TEXT PASSAGE:
It is vanishingly rare that an archival document’s subject has a chance to respond to it so directly. Marbet’s mark-ups overcame an extreme power imbalance. He was watched against his will by one state institution (the police), and their unchecked, unflattering observations were then placed into another state institution (the archives) to persist as historical record. Marbet had no input into this process, and for much of the time was purposefully kept unaware of it. By allowing him the chance to respond, PARC and its resident artists shifted this power dynamic in a more fair direction. The marked-up document is not just good art, it’s also a strong meditation on archival ethics, and an example of a potential solution to an ethically dubious situation.

Sand and Imatani created several other excellent works during their PARC residency, including some fascinating poetry performances, a beautiful letterpress printed book, and a handmade bookshelf containing book recommendations by local activists. Their residency ended in February of 2015. I reached out to Diana Banning, Portland’s City Archivist, and she was very positive about the experience: “The first residency with Sand and Imatani was wildly successful, and not just because of the fabulous art and poetry created. They served as excellent ambassadors for our archives, and were able to generate interest and energy within the artist, activist, and archival community.”

SET TASK 1:
Transcribe the passage on the PARC artist residency word for word.

Spatial data with images
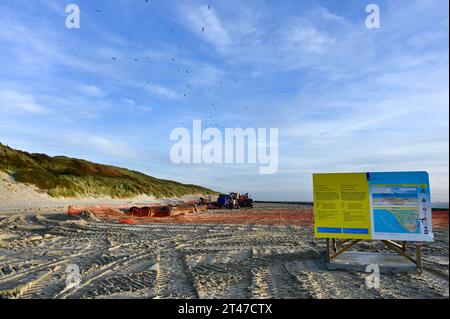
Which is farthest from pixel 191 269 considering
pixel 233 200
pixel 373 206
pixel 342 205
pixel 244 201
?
pixel 244 201

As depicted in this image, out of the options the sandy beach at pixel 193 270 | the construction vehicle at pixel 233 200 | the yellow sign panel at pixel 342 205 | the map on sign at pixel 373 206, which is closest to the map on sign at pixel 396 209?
the map on sign at pixel 373 206

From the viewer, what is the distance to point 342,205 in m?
7.22

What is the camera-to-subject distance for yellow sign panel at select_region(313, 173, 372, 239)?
7066 mm

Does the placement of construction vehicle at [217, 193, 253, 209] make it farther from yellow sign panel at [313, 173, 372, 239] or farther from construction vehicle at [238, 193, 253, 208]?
yellow sign panel at [313, 173, 372, 239]

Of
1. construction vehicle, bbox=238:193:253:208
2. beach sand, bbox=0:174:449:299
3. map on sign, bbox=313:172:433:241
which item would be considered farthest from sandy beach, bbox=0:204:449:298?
construction vehicle, bbox=238:193:253:208

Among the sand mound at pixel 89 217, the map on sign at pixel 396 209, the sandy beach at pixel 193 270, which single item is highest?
the map on sign at pixel 396 209

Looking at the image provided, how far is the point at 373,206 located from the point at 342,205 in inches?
25.5

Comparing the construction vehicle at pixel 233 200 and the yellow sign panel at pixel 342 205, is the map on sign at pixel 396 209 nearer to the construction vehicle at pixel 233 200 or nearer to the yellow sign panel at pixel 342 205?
the yellow sign panel at pixel 342 205

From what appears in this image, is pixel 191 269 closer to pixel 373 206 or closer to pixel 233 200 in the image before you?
pixel 373 206

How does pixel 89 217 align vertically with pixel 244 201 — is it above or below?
below

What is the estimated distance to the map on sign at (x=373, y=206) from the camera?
676cm

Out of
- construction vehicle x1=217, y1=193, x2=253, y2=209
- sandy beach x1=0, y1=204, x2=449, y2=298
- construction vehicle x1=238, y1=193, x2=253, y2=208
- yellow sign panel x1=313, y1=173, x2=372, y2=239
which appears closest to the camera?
sandy beach x1=0, y1=204, x2=449, y2=298
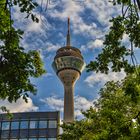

SET TASK 2:
Edit the rows from the line with "What is the camera-to-subject" through the end of the rows, replacing "sand mound" with "dune" and leaving all else unchanged. Give only those lines, without the pictures.

EXERCISE RESULT 1:
It is vanishingly rare that an archival document’s subject has a chance to respond to it so directly. Marbet’s mark-ups overcame an extreme power imbalance. He was watched against his will by one state institution (the police), and their unchecked, unflattering observations were then placed into another state institution (the archives) to persist as historical record. Marbet had no input into this process, and for much of the time was purposefully kept unaware of it. By allowing him the chance to respond, PARC and its resident artists shifted this power dynamic in a more fair direction. The marked-up document is not just good art, it’s also a strong meditation on archival ethics, and an example of a potential solution to an ethically dubious situation.

Sand and Imatani created several other excellent works during their PARC residency, including some fascinating poetry performances, a beautiful letterpress printed book, and a handmade bookshelf containing book recommendations by local activists. Their residency ended in February of 2015. I reached out to Diana Banning, Portland’s City Archivist, and she was very positive about the experience: “The first residency with Sand and Imatani was wildly successful, and not just because of the fabulous art and poetry created. They served as excellent ambassadors for our archives, and were able to generate interest and energy within the artist, activist, and archival community.”

EXERCISE RESULT 2:
What is the camera-to-subject distance for yellow sign panel at select_region(313, 173, 372, 239)?
7066 mm

Does the placement of construction vehicle at [217, 193, 253, 209] make it farther from yellow sign panel at [313, 173, 372, 239] or farther from construction vehicle at [238, 193, 253, 208]?
yellow sign panel at [313, 173, 372, 239]

Of
1. construction vehicle, bbox=238:193:253:208
2. beach sand, bbox=0:174:449:299
3. map on sign, bbox=313:172:433:241
which item would be considered farthest from sandy beach, bbox=0:204:449:298?
construction vehicle, bbox=238:193:253:208

Among the dune at pixel 89 217, the map on sign at pixel 396 209, the sandy beach at pixel 193 270, which single item is highest?
the map on sign at pixel 396 209

Looking at the image provided, how far is the point at 373,206 located from the point at 342,205 in inches?
25.5

Comparing the construction vehicle at pixel 233 200 and the yellow sign panel at pixel 342 205, is the map on sign at pixel 396 209 nearer to the construction vehicle at pixel 233 200 or nearer to the yellow sign panel at pixel 342 205?
the yellow sign panel at pixel 342 205

From what appears in this image, is pixel 191 269 closer to pixel 373 206 or closer to pixel 233 200 in the image before you?
pixel 373 206

How does pixel 89 217 align vertically with pixel 244 201 — is it above or below?
below

What is the estimated distance to the map on sign at (x=373, y=206) from the camera?
676cm

Out of
- construction vehicle x1=217, y1=193, x2=253, y2=209
- sandy beach x1=0, y1=204, x2=449, y2=298
- construction vehicle x1=238, y1=193, x2=253, y2=208
- yellow sign panel x1=313, y1=173, x2=372, y2=239
which appears closest to the camera?
sandy beach x1=0, y1=204, x2=449, y2=298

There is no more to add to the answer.